Überrendite von 3,94 Prozent zu Bundesanleihen

So verwundert es nicht, daß die Gildemeister-Anleihe mit einem Kurs von 113,6 Prozent nicht weit unter dem Rekordhoch bei 114,50 Prozent notiert. Die Rendite beträgt 6,86 Prozent, während eine entsprechende Bundesanleihe 2,92 Prozent bringt. Damit ist der Titel zwar nicht mehr ganz so attraktiv wie Ende Oktober, als sie 7,14 Prozent bot - ein Wert, der sich mit 2,9 Prozent bei Bundespapieren verglich. Doch eine Überrendite von immerhin noch 3,94 Prozent kann sich sehr gut sehen lassen.

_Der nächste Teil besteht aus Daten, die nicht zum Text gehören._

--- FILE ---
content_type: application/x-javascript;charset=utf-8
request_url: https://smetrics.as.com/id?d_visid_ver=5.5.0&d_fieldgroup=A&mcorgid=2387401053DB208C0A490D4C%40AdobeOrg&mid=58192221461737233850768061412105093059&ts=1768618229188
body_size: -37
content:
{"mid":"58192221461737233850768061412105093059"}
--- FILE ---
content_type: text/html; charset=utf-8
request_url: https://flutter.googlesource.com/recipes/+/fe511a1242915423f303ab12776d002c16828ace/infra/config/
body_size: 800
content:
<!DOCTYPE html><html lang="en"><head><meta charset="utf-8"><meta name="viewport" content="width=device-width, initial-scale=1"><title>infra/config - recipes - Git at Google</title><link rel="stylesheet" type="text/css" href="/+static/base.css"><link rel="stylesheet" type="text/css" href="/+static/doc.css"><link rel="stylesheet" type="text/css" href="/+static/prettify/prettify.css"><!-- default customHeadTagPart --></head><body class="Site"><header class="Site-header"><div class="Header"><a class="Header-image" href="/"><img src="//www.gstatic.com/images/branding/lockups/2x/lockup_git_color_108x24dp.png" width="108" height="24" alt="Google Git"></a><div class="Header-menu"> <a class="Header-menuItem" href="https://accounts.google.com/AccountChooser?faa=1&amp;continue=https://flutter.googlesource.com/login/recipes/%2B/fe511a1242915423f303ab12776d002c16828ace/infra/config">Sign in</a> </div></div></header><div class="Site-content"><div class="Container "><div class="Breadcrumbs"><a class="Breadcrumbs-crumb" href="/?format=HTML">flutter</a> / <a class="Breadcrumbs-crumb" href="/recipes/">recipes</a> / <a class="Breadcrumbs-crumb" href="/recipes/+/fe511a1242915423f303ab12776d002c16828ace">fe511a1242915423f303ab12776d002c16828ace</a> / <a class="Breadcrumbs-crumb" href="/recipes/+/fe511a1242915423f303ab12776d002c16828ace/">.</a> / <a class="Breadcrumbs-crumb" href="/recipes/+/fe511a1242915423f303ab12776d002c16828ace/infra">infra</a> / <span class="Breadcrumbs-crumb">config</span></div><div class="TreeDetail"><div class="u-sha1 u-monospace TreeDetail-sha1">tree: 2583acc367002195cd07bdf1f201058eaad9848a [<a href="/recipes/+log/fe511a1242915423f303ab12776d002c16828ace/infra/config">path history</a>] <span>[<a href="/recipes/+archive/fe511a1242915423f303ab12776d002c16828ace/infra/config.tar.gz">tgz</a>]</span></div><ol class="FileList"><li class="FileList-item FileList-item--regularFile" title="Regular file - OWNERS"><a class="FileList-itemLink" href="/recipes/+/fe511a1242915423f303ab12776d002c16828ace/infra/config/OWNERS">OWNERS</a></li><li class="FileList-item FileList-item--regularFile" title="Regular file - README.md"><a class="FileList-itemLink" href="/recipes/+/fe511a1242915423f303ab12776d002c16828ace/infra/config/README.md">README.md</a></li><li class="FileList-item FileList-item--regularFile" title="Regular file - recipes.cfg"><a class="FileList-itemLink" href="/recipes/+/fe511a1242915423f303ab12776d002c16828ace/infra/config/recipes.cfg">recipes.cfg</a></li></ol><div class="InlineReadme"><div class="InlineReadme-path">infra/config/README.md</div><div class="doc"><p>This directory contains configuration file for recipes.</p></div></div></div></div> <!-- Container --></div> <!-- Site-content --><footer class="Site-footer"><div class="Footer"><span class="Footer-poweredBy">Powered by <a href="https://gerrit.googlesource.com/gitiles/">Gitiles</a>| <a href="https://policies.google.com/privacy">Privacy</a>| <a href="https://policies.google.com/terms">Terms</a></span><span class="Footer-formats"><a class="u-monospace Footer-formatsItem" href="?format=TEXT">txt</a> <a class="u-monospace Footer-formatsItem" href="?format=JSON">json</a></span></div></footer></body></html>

Noch eine Anmerkung: Von 2008 kann Gildemeister die Anleihe vorzeitig ablösen. 2008 ist ein Kurs von 104,875 Prozent (also ein Betrag von 1048,75 Euro) zu zahlen, 2009 sind es 102,438 Prozent und 2010 sowie bei der Fälligkeit 100 Prozent, was dem Ausgabepreis gleich kommt.

Die in dem Beitrag geäußerte Einschätzung gibt die Meinung des Autors und nicht die der F.A.Z.-Redaktion wieder.